ChOTD-4/17/14 The Long and Short of General Electric (GE): Charts Do Not Justify Bullishness
If General Electric is still considered a bellwether for the economy or market, a look at the long-term and short-term charts suggests there may be trouble ahead. First the long-term:
While most major averages have made all-time highs this year, GE’s stock price has failed to even come close. In fact it has failed at 4 major long-term technical levels:
- The post-2000 down trendline
- The 38.2% Fibonacci retracement of the post-2000 decline
- The 61.8% Fibonacci retracement of the post-2007 decline
- The high-volume breakdown level from the fall of 2007
These are all significant hurdles that, until overcome, present major challenges for GE’s stock. Now the short-term:
There are many troubling developments on this chart. First, the stock is making lower highs. It could hardly muster a bounce off of its February low, despite the broad market rallying to new highs. Speaking of bounces, the recent bounces off of the post-2012 up trendline and 200-day simple moving average have been weaker and weaker.

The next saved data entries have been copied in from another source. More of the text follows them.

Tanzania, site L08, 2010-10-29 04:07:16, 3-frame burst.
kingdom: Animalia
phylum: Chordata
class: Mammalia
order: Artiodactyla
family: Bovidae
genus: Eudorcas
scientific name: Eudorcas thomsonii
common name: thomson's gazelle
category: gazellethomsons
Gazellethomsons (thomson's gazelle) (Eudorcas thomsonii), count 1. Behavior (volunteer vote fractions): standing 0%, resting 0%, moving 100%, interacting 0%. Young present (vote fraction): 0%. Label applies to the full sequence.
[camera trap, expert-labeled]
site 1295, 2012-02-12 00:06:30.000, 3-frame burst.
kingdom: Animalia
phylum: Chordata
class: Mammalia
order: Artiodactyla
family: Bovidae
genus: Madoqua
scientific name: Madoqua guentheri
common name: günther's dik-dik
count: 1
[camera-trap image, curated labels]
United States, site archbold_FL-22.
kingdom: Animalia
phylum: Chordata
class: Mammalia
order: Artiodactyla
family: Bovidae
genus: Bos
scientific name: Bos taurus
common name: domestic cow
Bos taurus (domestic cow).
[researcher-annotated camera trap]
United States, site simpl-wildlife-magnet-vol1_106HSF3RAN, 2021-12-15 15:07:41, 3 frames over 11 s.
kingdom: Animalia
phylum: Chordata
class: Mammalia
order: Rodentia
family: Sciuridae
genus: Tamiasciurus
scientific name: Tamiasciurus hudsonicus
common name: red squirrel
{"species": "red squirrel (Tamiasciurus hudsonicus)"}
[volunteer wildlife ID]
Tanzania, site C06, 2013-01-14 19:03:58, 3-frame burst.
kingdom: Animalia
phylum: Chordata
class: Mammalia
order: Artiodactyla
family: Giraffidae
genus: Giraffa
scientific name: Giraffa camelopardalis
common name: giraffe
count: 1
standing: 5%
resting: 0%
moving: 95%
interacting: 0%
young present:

This action is setting up a potential bear flag, presumably to be resolved with a trendline break and a leg lower. Additionally, its on-balance volume has weakened this year and is now firmly below its trend for the first time in over 2 years. Finally, the 100% bullish sentiment reading according to StockTwits respondents screams contrarian bearish to us.
Perhaps there is something fundamental that we don’t look at to justify this bullishness in the stock…and perhaps earnings will propel it above the key long-term levels noted above. However, until that happens we see very little on the chart to be constructive about.